_Problem_: Copy every one of the following records word for word, line by line.

_Dataset_:
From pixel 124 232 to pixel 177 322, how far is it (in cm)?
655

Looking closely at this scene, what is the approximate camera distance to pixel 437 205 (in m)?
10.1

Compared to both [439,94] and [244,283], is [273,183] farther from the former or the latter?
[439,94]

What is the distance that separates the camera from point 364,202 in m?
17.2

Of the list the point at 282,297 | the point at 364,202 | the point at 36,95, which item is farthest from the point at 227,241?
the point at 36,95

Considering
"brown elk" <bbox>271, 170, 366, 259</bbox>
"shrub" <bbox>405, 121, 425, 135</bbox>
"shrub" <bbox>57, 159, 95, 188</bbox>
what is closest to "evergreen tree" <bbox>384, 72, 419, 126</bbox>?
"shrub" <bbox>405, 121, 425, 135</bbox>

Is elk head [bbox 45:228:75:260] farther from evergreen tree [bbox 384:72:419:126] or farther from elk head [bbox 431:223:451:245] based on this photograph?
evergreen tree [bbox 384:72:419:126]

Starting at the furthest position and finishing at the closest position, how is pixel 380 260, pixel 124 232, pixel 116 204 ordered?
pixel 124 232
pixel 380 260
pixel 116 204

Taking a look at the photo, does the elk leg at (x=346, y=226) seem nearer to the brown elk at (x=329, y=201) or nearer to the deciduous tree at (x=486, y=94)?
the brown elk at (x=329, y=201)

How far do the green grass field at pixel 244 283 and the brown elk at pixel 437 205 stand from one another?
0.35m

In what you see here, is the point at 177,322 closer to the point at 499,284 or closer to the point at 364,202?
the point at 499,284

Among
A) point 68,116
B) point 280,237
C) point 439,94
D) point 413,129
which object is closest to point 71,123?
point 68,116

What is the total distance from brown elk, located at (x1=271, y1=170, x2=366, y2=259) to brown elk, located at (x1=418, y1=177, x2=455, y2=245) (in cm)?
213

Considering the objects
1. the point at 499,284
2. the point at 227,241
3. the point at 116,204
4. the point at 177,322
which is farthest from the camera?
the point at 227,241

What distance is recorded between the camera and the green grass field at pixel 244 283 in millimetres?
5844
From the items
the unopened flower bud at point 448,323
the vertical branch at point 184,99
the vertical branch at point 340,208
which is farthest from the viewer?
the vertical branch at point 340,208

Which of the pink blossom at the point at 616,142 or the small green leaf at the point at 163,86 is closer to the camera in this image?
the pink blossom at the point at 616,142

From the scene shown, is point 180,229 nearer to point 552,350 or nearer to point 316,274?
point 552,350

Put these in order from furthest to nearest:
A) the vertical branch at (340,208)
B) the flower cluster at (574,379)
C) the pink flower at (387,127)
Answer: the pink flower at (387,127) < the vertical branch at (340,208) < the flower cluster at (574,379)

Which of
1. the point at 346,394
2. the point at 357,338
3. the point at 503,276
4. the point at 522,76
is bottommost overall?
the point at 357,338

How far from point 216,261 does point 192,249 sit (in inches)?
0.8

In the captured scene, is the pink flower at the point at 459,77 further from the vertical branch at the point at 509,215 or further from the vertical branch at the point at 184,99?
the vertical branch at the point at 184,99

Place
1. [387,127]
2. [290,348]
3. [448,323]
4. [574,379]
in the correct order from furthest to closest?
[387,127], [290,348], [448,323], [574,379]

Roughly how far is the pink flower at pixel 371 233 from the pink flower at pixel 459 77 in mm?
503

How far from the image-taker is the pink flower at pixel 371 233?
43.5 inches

_Worked solution_:
From pixel 124 232 to pixel 177 322, how far is it (in cm)?
655

Looking closely at this scene, what is the approximate camera distance to pixel 437 205 (in m)?
10.1

Compared to both [439,94] and [244,283], is [273,183] farther from the former or the latter?
[439,94]

What is the distance that separates the camera from point 364,202 in m?
17.2

Of the list the point at 282,297 | the point at 364,202 | the point at 36,95, which item is farthest from the point at 227,241?
the point at 36,95

Considering
"brown elk" <bbox>271, 170, 366, 259</bbox>
"shrub" <bbox>405, 121, 425, 135</bbox>
"shrub" <bbox>57, 159, 95, 188</bbox>
what is closest to "evergreen tree" <bbox>384, 72, 419, 126</bbox>?
"shrub" <bbox>405, 121, 425, 135</bbox>

Is elk head [bbox 45:228:75:260] farther from evergreen tree [bbox 384:72:419:126] or farther from elk head [bbox 431:223:451:245] based on this photograph?
evergreen tree [bbox 384:72:419:126]

Starting at the furthest position and finishing at the closest position, how is pixel 380 260, pixel 124 232, pixel 116 204 ordered?
pixel 124 232
pixel 380 260
pixel 116 204

Taking a look at the photo, does the elk leg at (x=346, y=226) seem nearer to the brown elk at (x=329, y=201) or nearer to the deciduous tree at (x=486, y=94)?
the brown elk at (x=329, y=201)

How far do the green grass field at pixel 244 283 and the brown elk at pixel 437 205 stand from one another?
0.35m

In what you see here, is the point at 177,322 closer to the point at 499,284 or closer to the point at 364,202?
the point at 499,284

Among
A) point 68,116
B) point 280,237
C) point 439,94
D) point 413,129
which object is closest to point 71,123?
point 68,116

What is the total distance from brown elk, located at (x1=271, y1=170, x2=366, y2=259) to brown elk, located at (x1=418, y1=177, x2=455, y2=245) (in cm)?
213

Considering the objects
1. the point at 499,284
2. the point at 227,241
3. the point at 116,204
4. the point at 177,322
which is farthest from the camera?
the point at 227,241

What distance is recorded between the camera and the green grass field at pixel 244 283 in millimetres?
5844
From the items
the unopened flower bud at point 448,323
the vertical branch at point 184,99
the vertical branch at point 340,208
which is farthest from the viewer?
the vertical branch at point 340,208

Which of the pink blossom at the point at 616,142 or the small green leaf at the point at 163,86 is closer to the camera in this image?
the pink blossom at the point at 616,142

From the scene shown, is point 180,229 nearer to point 552,350 or nearer to point 316,274?
point 552,350

Put these in order from furthest to nearest:
A) the vertical branch at (340,208)
B) the flower cluster at (574,379)
C) the pink flower at (387,127)
Answer: the pink flower at (387,127) < the vertical branch at (340,208) < the flower cluster at (574,379)

Which of
1. the point at 346,394
2. the point at 357,338
3. the point at 503,276
4. the point at 522,76
is bottommost overall?
the point at 357,338

How far from point 216,261 does point 192,249 sit (in inches)?
0.8

In the captured scene, is the pink flower at the point at 459,77 further from the vertical branch at the point at 509,215 or further from the vertical branch at the point at 184,99?
the vertical branch at the point at 184,99

Place
1. [387,127]
2. [290,348]
3. [448,323]
4. [574,379]
in the correct order from furthest to closest?
[387,127], [290,348], [448,323], [574,379]

Roughly how far is the pink flower at pixel 371 233 from the pink flower at pixel 459 77 in mm?
503

How far from the image-taker is the pink flower at pixel 371 233?
43.5 inches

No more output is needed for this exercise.